Given passage.
Follow-up from "Add worker to aggregate last 30-day catalog resource usage data"

Summary

The following discussion from !155001 (merged) should be addressed:

  • @ahegyi started a discussion: (+1 comment)

    @lma-git, thanks! I ran the worker locally with a PRD replica and waited until it finished (took a few minutes). Let me know if you want to see the invoked queries, I can send over the logs.

    I have two concerns which we can address as a follow up:

    1: A lot's of queries with distinct_each_batch, example:

      Ci::Catalog::Resources::Components::Usage Load (216.8ms)  
    
    SELECT "p_catalog_resource_component_usages"."used_by_project_id" 
    FROM "p_catalog_resource_component_usages" 
    WHERE "p_catalog_resource_component_usages"."catalog_resource_id" = 1001657 AND
     "p_catalog_resource_component_usages"."used_date" BETWEEN '2024-05-08' AND '2024-06-06' AND
     (used_by_project_id > 0) 
    ORDER BY "p_catalog_resource_component_usages"."used_by_project_id" ASC LIMIT 1 
    /*application:console,db_config_name:main,console_hostname:gitlab,console_username:ahegyi,line:/app/models/concerns/each_batch.rb:121:in `distinct_each_batch'*/

    We can implement some sort of preloader query which checks if there is one row for the given catalog_resource_id with the given filter parameters.

    2: save_usage_counts! inserts unbounded number of rows. We might want to add an extra condition to the Aggregator to stop after collected N usage counts. --> Already bounded. Currently, it updates at most 1000 records per query. It runs save_usage_counts once for each TARGET_BATCH_SIZE it yields.

Edited by Leaminn Ma

To do.
In the follow-up issue about catalog resource usage, why is the concern that save_usage_counts! inserts an unbounded number of rows considered already handled? Answer in one to three sentences. Rely only on the text when you respond.

Excerpted records.
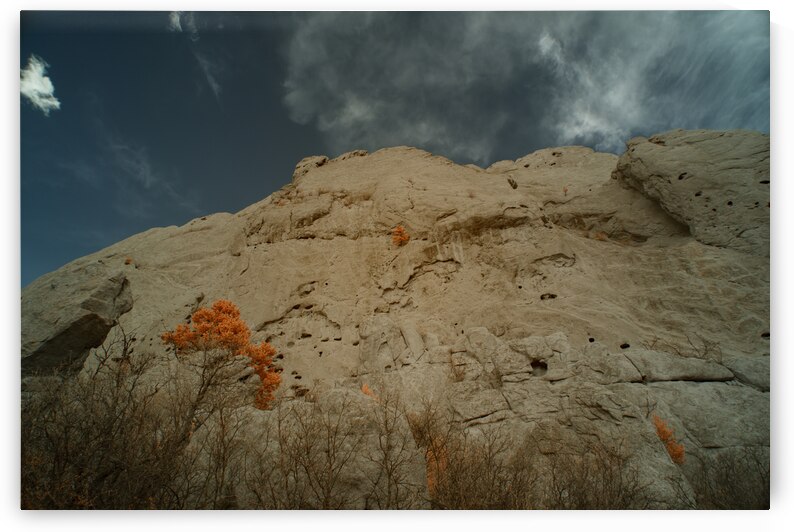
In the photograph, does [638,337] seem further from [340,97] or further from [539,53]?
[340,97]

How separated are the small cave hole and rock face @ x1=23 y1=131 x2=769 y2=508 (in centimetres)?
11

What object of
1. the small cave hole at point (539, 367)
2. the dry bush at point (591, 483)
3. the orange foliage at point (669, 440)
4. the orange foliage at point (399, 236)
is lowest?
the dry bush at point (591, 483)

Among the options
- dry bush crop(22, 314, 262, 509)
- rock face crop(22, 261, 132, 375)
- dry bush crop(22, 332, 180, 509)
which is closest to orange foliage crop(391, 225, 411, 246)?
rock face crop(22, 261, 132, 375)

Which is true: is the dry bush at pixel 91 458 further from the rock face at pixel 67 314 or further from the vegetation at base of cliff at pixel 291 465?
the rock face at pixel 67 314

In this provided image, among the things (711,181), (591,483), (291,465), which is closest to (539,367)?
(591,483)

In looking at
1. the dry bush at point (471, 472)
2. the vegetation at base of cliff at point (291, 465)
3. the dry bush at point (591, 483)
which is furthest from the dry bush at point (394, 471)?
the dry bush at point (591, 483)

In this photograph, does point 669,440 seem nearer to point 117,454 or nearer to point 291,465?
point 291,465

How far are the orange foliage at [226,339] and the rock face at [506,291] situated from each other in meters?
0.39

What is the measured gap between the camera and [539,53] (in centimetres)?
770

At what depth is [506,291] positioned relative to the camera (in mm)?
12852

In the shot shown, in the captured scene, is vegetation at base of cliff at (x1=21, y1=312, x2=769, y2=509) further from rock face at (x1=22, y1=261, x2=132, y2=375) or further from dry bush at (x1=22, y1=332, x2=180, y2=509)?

==

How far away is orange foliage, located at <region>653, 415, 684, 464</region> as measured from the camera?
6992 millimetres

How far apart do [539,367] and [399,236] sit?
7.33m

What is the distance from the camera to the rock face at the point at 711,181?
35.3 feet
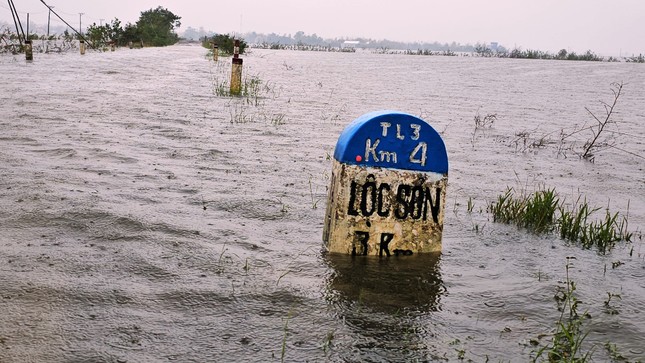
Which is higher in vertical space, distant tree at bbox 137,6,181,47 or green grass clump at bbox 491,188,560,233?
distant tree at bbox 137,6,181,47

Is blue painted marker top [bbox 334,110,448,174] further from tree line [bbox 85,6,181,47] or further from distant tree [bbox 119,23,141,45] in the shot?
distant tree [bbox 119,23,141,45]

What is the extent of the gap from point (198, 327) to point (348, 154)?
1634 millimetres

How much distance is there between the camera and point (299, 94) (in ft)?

Task solution.
The concern is already handled because the inserts are bounded. Each query updates at most 1000 records, and save_usage_counts runs once for each TARGET_BATCH_SIZE that is yielded.